──────── Dataset records ────────

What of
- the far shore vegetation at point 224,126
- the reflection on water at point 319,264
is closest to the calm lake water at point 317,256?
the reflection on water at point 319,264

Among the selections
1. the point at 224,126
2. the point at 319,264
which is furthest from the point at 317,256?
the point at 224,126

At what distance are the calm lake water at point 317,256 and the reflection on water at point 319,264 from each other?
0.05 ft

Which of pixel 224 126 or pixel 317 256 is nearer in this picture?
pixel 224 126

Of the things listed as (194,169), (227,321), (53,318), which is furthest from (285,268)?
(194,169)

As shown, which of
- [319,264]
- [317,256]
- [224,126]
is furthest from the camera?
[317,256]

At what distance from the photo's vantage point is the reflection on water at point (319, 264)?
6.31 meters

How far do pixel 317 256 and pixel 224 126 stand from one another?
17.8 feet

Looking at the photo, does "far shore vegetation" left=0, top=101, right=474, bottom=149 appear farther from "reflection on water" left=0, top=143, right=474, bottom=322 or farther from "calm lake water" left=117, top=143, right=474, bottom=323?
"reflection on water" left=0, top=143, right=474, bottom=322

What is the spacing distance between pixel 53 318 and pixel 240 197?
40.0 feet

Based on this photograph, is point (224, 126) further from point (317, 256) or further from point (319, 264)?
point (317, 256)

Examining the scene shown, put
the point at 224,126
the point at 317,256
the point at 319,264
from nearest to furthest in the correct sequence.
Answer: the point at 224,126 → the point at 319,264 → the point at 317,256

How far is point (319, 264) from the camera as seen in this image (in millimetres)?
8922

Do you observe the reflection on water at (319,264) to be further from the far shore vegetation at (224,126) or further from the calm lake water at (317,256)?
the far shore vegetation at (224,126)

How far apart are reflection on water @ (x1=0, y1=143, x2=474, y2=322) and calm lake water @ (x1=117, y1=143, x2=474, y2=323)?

────────

Do this: Extract the data from the line containing "Which of pixel" through the line containing "6.31 meters", both lines included, and copy these lines exactly.

Solution to the problem:
Which of pixel 224 126 or pixel 317 256 is nearer in this picture?
pixel 224 126

Of the things listed as (194,169), (227,321), (53,318), which is furthest from (285,268)?
(194,169)

As shown, which of
- [319,264]
- [317,256]
- [224,126]
is furthest from the camera?
[317,256]

At what distance from the photo's vantage point is the reflection on water at point (319, 264)?
6.31 meters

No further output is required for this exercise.